Spain: Parliament to vote on 'draconian' reforms that restrict rights of Spanish citizens, migrants and refugees
Draconian reforms to two pieces of Spanish legislation are an assault on the rights of its citizens as well as an attempt to formalise abusive practices against migrants and refugees, said Amnesty International ahead of a vote in parliament this afternoon.
Reforms to the Criminal Code and the Law on Public Security will restrict rights to peaceful assembly, association and freedom of expression. They will also introduce new anti-terror measures and legalise the unlawful push-back of migrants and refugees from Spain’s enclaves of Ceuta and Melilla in North Africa to Morocco.
‘Legalising’ unlawful push-backs of migrants and refugees
The new amendment to Spain’s immigration law contained in the Law on Public Security will come into immediate effect. It will legalise the automatic and collective expulsion of migrants and refugees from the borders of Ceuta and Melilla by introducing a new administrative practice dubbed “border rejections” (rechazo).
Summary returns of migrants and refugees back to Morocco without formal procedure denies them access to the asylum procedure in Spain and exposes them to the real risk of human rights violations upon return.
An assurance contained in the amendment that the border rejections “will be carried out in compliance with international human rights and international protection norms” rings hollow. The amendment fails to describe how the rights of those trying to cross the border will be upheld during these rejections.
Amnesty International's Deputy Director for Europe Gauri van Gulik said:
“Already vulnerable migrants seeking safety in these enclaves are being rounded up and returned to Morocco.
“Instead of ending this unlawful practice, the government is making up its own rules and trampling over the rights of these people and on Spain’s own international obligations.”
Proposed reforms to the Spanish Criminal Code expand the range of crimes defined as “terrorism” using vague language and overly broad categories of offences. The definition of terrorism has been expanded to include, “resistance” against public authorities and “recklessly”, including unwittingly, supporting a terrorist enterprise.
Suspected travel, or planned to travel, outside Spain to collaborate with militant groups or to train with them, even if no such training occurs or no criminal act is committed, will be outlawed. Information sharing, particularly with foreign security services, raises the prospect of evidence extracted under torture being shared and used for intelligence purposes.
Making a statement on social media that could be “perceived” as inciting others to commit violent attacks will be outlawed, even if the statement cannot be directly linked to an act of violence.
These restrictions threaten the rights to freedom of expression and association, the presumption of innocence, freedom of movement, the right to privacy, and the right to leave and return to one’s country.
Gauri van Gulik said:
“If we have learned anything over recent years, it is that governments’ excessive reactions to violent attacks can lead to unnecessary and abusive laws and practices.
“Spain must heed that lesson and ensure that any new measures are absolutely necessary and proportionate, clearly aim to keep people safe, and uphold human rights in the process.
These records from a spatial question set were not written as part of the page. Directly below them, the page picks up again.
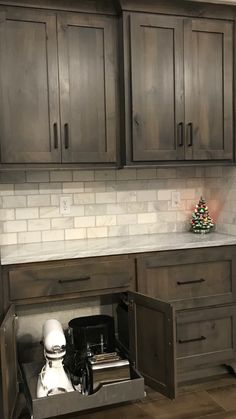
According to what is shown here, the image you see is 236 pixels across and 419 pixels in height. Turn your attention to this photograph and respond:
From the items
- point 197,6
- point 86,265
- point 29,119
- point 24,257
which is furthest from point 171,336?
point 197,6

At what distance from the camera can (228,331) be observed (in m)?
2.71

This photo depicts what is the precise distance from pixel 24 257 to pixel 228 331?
1.37m

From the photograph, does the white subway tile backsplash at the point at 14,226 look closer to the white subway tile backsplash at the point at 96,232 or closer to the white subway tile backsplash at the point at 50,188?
the white subway tile backsplash at the point at 50,188

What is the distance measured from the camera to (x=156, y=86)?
261 centimetres

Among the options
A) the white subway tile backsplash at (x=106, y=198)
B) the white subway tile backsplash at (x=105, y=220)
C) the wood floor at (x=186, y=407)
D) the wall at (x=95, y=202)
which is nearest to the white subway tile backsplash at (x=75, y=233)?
the wall at (x=95, y=202)

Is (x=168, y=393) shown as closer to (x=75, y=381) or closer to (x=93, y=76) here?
(x=75, y=381)

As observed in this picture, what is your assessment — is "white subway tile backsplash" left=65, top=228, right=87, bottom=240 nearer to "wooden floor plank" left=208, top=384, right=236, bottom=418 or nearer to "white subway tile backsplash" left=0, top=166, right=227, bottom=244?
"white subway tile backsplash" left=0, top=166, right=227, bottom=244

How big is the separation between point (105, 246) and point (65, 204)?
479 millimetres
The proposed reforms do not meet these tests."
Restricting protest, freedom of expression and peaceful assembly
New offences under the Public Security Law unduly restrict the rights of freedom of peaceful assembly and expression, criminalising some legitimate forms of protest and increasing penalties for others.
The new provisions contain limitations on where and when demonstrations can take place, including a ban on “spontaneous assemblies” in certain places and fines for those who organise them.
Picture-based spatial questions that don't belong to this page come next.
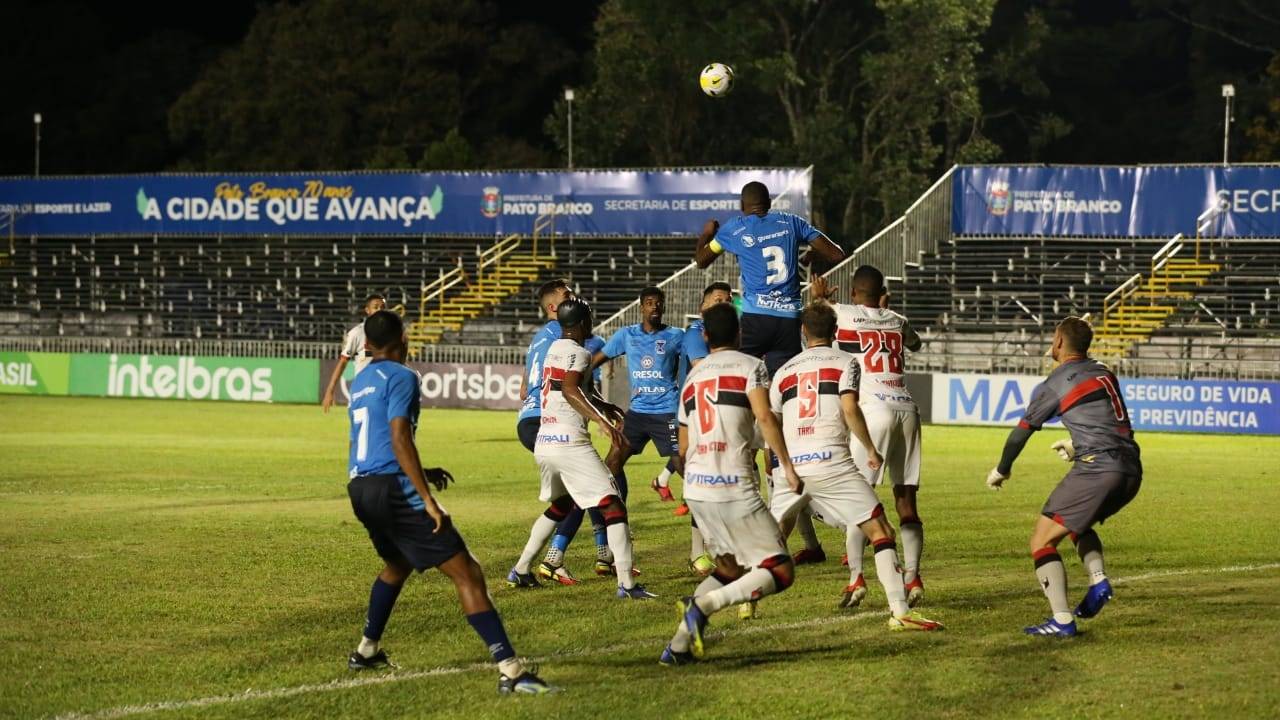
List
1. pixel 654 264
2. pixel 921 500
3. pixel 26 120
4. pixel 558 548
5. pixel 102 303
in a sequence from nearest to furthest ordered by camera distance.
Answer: pixel 558 548
pixel 921 500
pixel 654 264
pixel 102 303
pixel 26 120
Police officers will be given broad discretion without procedural safeguards to fine people who show a “lack of respect” towards them. Likewise a “gag law” restricts the video recording of police with fines of up to 30,000€ (around £22,000) imposed on those who disseminate footage. In recent years, footage recorded during public demonstrations has been essential to prove excessive use of force and other abuses by police during policing of demonstrations.
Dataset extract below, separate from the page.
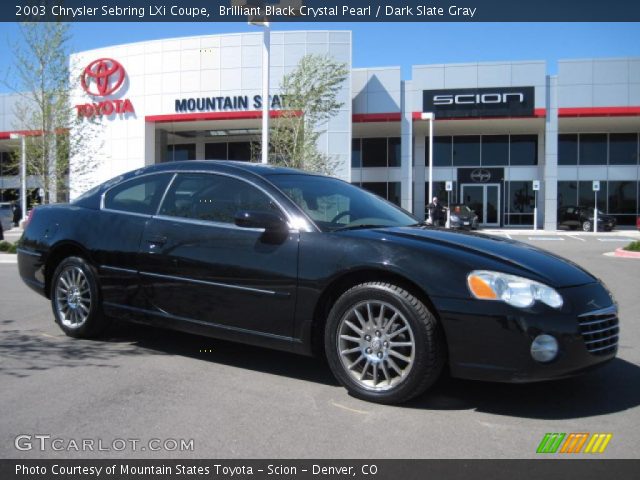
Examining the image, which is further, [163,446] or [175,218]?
[175,218]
Government authorities rather than courts will impose fines for numerous public order offences, risking fair trial guarantees. Since the standards of proof in administrative proceedings are lower than in criminal proceedings, the shift of some offences from the Criminal Code to the Law on Public Security will mean fewer safeguards. The presumption will be that versions of events given by police officials are truthful and correct.
Further curbs on protest are contained in the amendments to the Criminal Code that introduce significant changes to the crime of public disorder. Certain crimes are redefined as “aggravated” when, among other things, they take place in the context of demonstrations or large assemblies. The definition of “obstruction” is so ambiguous that it could include acts of passive resistance potentially putting them on an equal basis with violent acts.
The vague definition of new or amended offences means that they could be applied to conduct that is protected under international human rights law. In this sense, the new legislation breaches the requirement of legal certainty, namely that laws should be formulated with sufficient precision.
Gauri van Gulik added:
“Spain is taking a serious backward step for freedom of expression and assembly. Fear of terror and public disorder should not be utilised to discourage people from protesting peacefully and to increase police impunity.”